Le jeu perdant d’Erdogan

Mis en échec par l’intervention russe en Syrie, Erdogan qui considère les Kurdes comme une menace plus importante que Daech est de plus en plus critiqué en Europe pour son double jeu. De plus Il n’a pas réussi à entrainer l’OTAN dans une confrontation avec la Russie en abattant le Sukkoi 24 russe. La réactivation de la crise du Haut Karabagh [9] lui permet de créer une diversion et de mettre dans l’embarras Poutine.
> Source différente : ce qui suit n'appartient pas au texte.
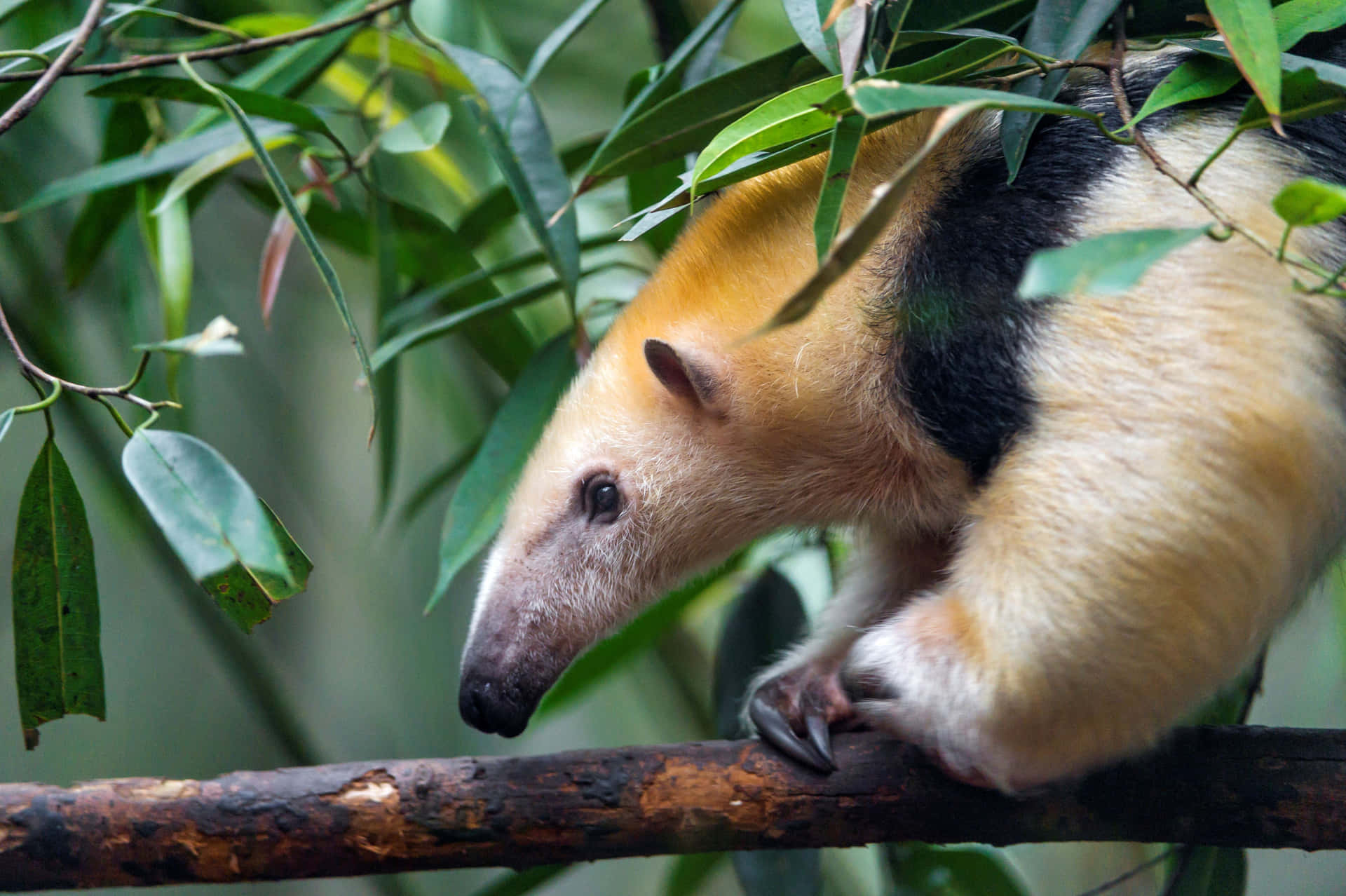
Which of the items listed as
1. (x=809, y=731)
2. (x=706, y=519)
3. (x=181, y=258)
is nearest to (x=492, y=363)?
(x=181, y=258)

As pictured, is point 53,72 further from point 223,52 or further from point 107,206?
point 107,206

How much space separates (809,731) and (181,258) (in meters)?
1.46

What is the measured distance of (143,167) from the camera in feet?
6.31

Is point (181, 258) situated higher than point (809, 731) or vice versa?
point (181, 258)

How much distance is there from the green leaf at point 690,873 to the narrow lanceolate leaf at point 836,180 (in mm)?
1562

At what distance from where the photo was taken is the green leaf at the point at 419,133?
1.89 metres

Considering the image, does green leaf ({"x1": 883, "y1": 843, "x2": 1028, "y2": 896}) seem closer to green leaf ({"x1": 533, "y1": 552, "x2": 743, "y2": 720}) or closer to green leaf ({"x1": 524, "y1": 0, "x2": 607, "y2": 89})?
green leaf ({"x1": 533, "y1": 552, "x2": 743, "y2": 720})

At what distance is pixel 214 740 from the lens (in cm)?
445

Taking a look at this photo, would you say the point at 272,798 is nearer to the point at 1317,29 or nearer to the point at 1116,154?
the point at 1116,154

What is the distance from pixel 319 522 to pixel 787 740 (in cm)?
377

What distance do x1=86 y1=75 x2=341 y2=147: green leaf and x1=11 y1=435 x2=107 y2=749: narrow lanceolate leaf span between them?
82 centimetres

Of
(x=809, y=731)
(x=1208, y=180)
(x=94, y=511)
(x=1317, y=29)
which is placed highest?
(x=1317, y=29)

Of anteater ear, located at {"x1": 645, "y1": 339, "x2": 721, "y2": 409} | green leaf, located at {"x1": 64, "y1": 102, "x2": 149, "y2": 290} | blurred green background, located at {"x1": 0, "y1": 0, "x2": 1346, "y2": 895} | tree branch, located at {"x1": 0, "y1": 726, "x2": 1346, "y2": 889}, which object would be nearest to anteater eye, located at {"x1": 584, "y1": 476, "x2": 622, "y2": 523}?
anteater ear, located at {"x1": 645, "y1": 339, "x2": 721, "y2": 409}

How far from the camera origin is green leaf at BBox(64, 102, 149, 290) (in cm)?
214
En effet, la Russie qui soutient l’Arménie chrétienne entretient également de très bonnes relations avec l’Azerbaïdjan chiite, pays riverain de la mer Caspienne comme la Russie et l’Iran. Or ces pays se sont entendus en septembre 2014 pour assurer la sécurité de leur mer intérieure et se partager les ressources qu’elle possède [10].
Le président Recep Tayyip Erdogan a assuré que la Turquie serait aux côtés de l’Azerbaïdjan « jusqu’au bout ». Et de prier « pour le triomphe » des Azerbaïdjanais, qui sont « nos frères », a dit le président turc. Il a également critiqué le groupe de Minsk de l’OSCE, dirigé par la France, la Russie et les Etats-Unis et chargé de la résolution de ce conflit
Malheureusement pour lui l’Armée du Karabagh n’a pas eu besoin du soutien de la Russie pour stopper l’agression. Elle dispose en effet d’un terrain qui lui est favorable, les forces d’Azerbaïdjan étant obligées d’attaquer du bas vers le haut (le Haut Karabagh est une zone de moyenne montagne entre 500 et 900 d’altitude). Par ailleurs l’armée du Haut Karabagh est possède un très bon niveau opérationnel qui a récemment été démontré en Syrie où elles sont intervenues pour repousser les islamistes de la ville arménienne de Kessab, située en Syrie contre la frontière Turque au Nord de Lataquié.

L’église de Kassab

Face à cette agression la diaspora arménienne [11] s’est immédiatement mobilisée et les grandes puissances où elle est très influente notamment aux Etats-Unis, en Russie et en France sont intervenues pour faire pression sur l’Azerbaïdjan. Mais ce cessez le feu est loin d’ouvrir la voie à un règlement définitif de ce conflit.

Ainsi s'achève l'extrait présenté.